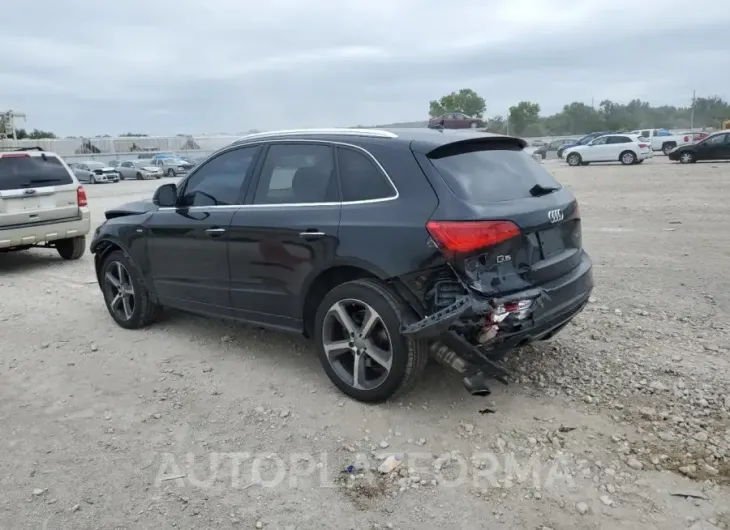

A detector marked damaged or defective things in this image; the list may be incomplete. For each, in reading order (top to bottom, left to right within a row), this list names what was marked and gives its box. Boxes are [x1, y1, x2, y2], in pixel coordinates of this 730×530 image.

damaged rear bumper [398, 252, 592, 392]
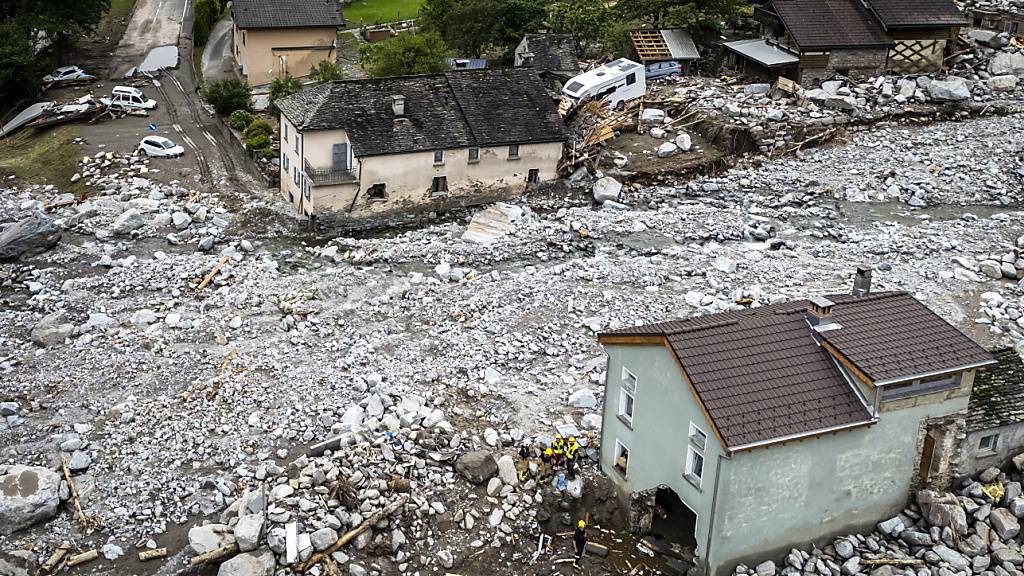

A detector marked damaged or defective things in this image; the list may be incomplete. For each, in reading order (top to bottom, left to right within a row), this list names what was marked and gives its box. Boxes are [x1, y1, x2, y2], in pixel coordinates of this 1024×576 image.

damaged building [729, 0, 966, 85]
damaged building [274, 68, 569, 227]
damaged building [598, 268, 995, 573]
damaged roof edge [729, 414, 880, 450]
broken timber [294, 494, 405, 569]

******************************

Work required =
Copy every line of text from both items above word for word and in the same order, omitting the pictures.

In response =
A detector marked damaged or defective things in this image; the list may be incomplete. For each, in reading order (top to bottom, left to right within a row), this list names what was marked and gives its box. Boxes are [x1, y1, x2, y2], in pixel coordinates of this 730×530 image.

damaged rear bumper [398, 252, 592, 392]

A detector marked damaged or defective things in this image; the list may be incomplete. For each, in reading order (top to bottom, left to right within a row), this list names what was marked and gives its box. Boxes are [x1, y1, x2, y2], in pixel coordinates of this 1024×576 image.

damaged building [729, 0, 966, 85]
damaged building [274, 68, 569, 227]
damaged building [598, 268, 995, 573]
damaged roof edge [729, 414, 880, 450]
broken timber [294, 494, 405, 569]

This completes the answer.